正しく教えて 放射能のこと

来年4月から実施される新しい学習指導要領は中学3年生の理科にエネルギー資源についての項目が加わり、その中で「放射線の性質と利用」について取り上げられています。教師の生徒への指導手引きとして
①人間は,水力,火力,原子力などからエネルギーを得ていることを知るとともに,エネルギーの有効な利用が大切であることを認識すること。
②放射線の性質と利用にも触れること。
と掲げています。
理科の教科書は今年2月に検定が終わり、練馬区では8月8日の教育委員会で東京書籍に決定しました。
しかし今月27日に5社の出版社のうち4社が3月の福島原発事故を受けて、内容の一部を訂正する申請をしました。
東京書籍も訂正を申請した1社であり、放射線の人体への影響の部分について修正を加えるとの報告でした。

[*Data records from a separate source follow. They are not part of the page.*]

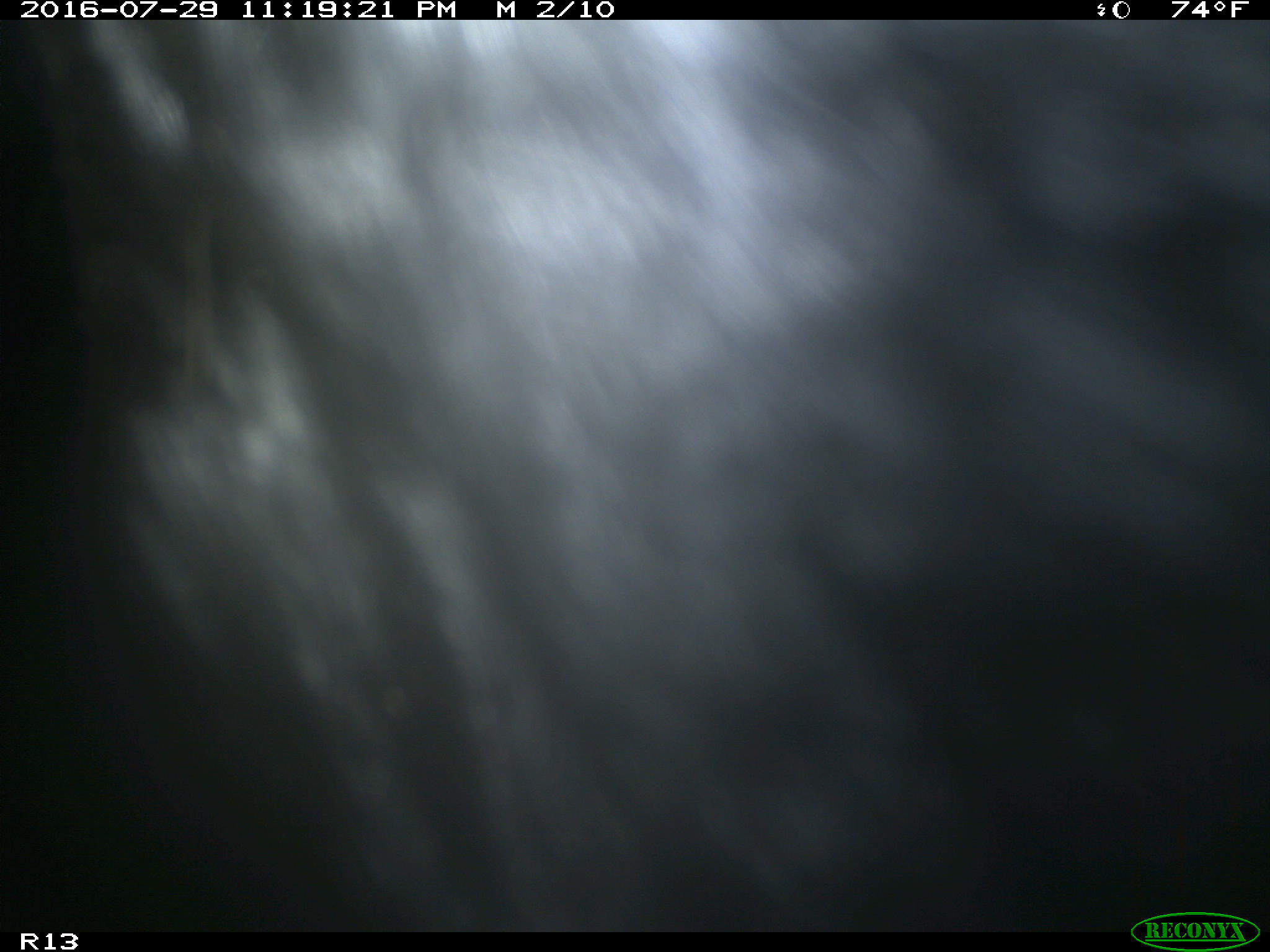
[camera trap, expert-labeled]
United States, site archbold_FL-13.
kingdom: Animalia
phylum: Chordata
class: Mammalia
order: Artiodactyla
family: Bovidae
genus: Bos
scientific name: Bos taurus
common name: domestic cow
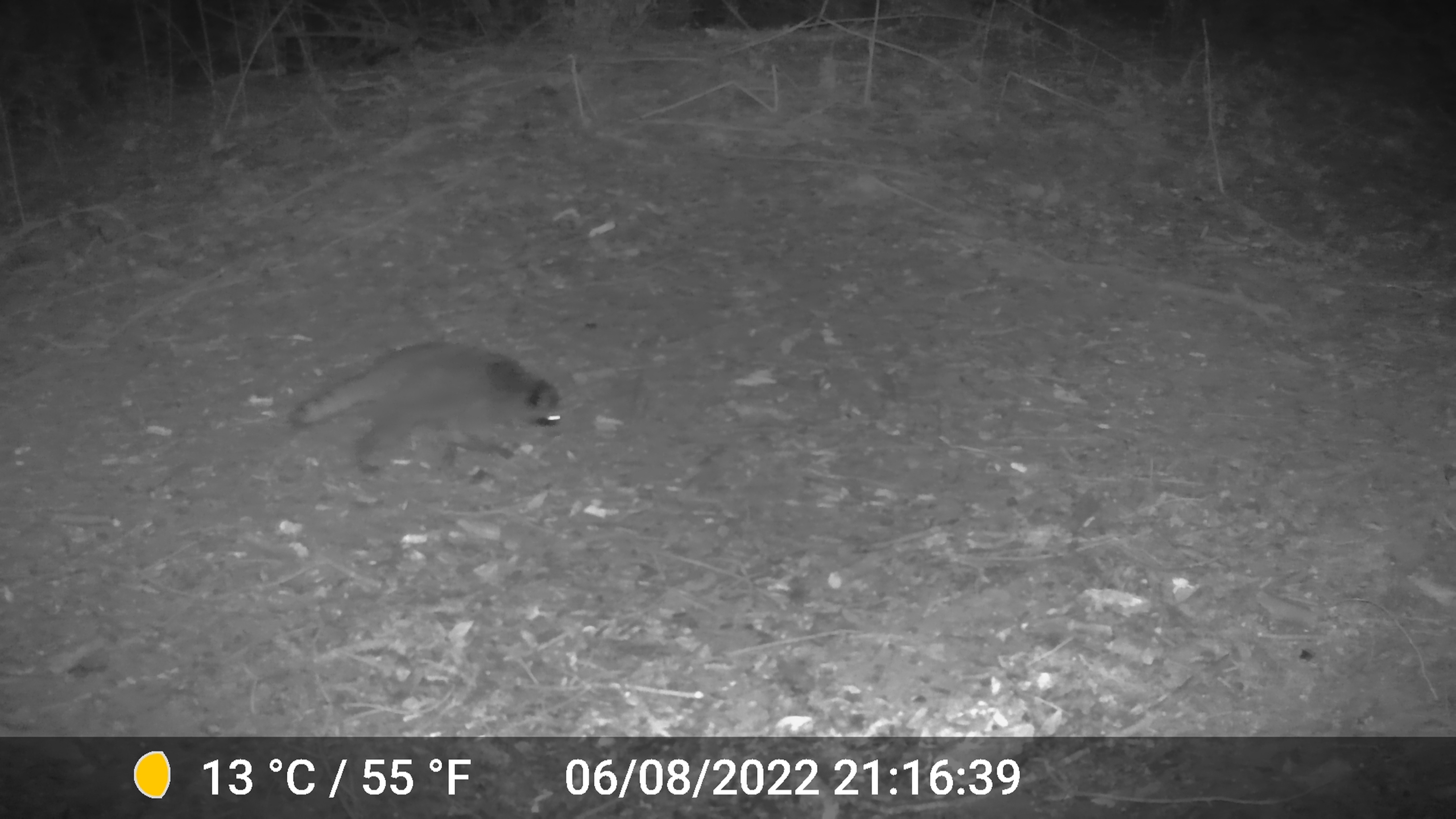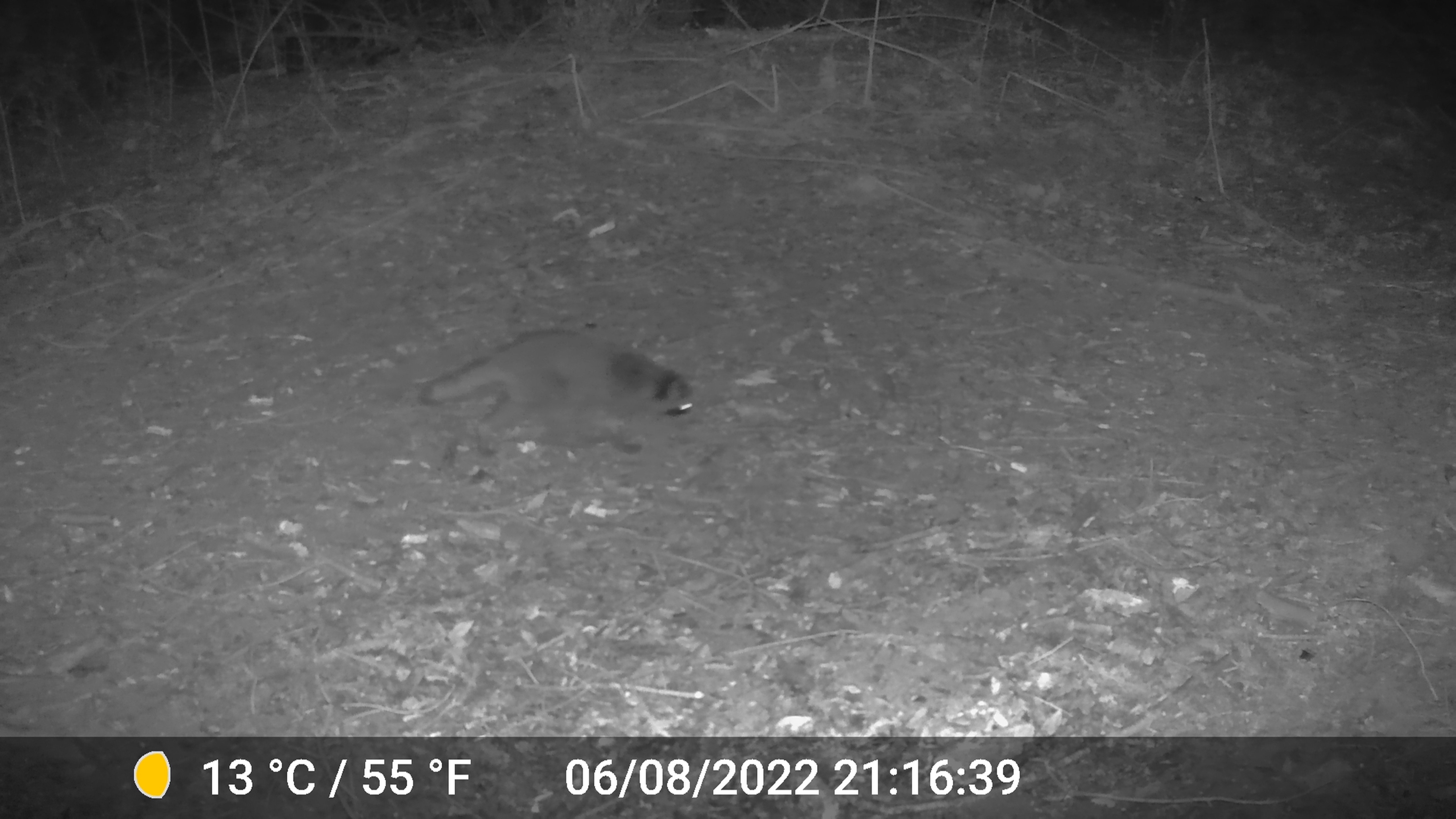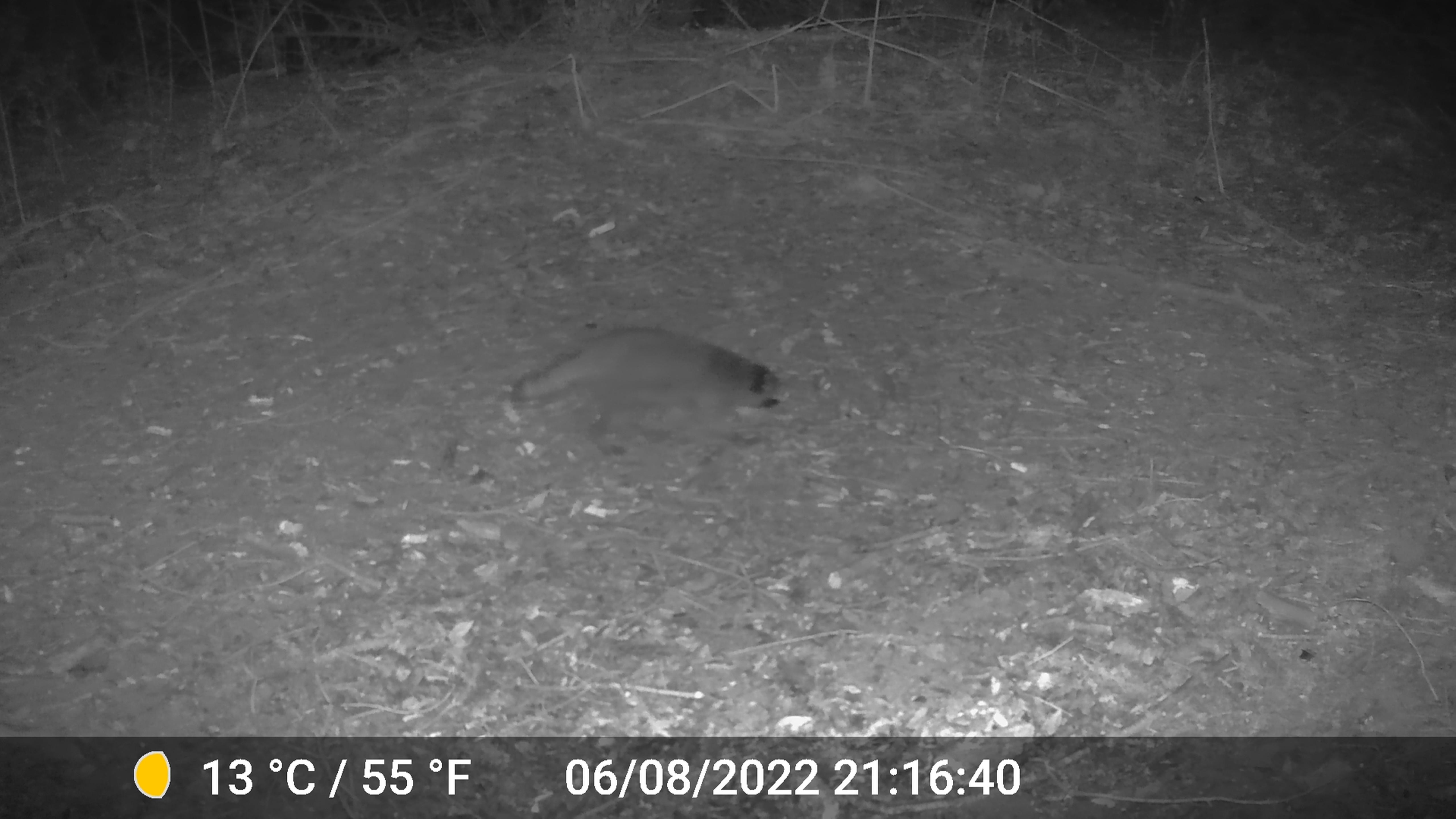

子ども達は授業での話をそのまま受け止めますから、教科書の内容が子どもたちに大きな影響を与える場合もあります。
だからこそ正しい情報を提供し、事実を知り、考える力を養う必要があります。

理科では文科省が作成した副教材があり、平成21年度に各校に配布されたものを見ますと全体的に原発を推進している内容になっていてそこでは安全性も謳われています。
また、この副教材を作成したのは日本原子力文化振興財団であり、この団体の役員には文科省や東京電力などの職歴をもった人もいます。

来年度から使用する副教材は今回の事故をふまえて見直すよう中央教育審議会においても指示があり、文科省では新しいものを作成中とのことですが、少なくとも今年3月までの2年間はこの教材で学習していたわけです。
私が先日行った原発に関するアンケート調査でも、家族や学校など、まわりの環境が子どもの意識や行動に影響していることがわかりました。

この影響について区に質問しました。
練馬区では新学習指導要領においては教員にまず正しい認識をきちんと指導して学習に生かしていくことが大事ということで、研修を行っていて、子どもへの影響は確かに認識が不足している部分もあるので学習の中できちんと指導していく、との回答がありました。

「放射線の性質と利用」の項目の追加が決定され、その後の福島の事故、という今こそ、子どもたちが正しく学習し、エネルギーについても一人ひとりがきちんと考え、判断できる力をつけられるような教育の現場であって欲しいです。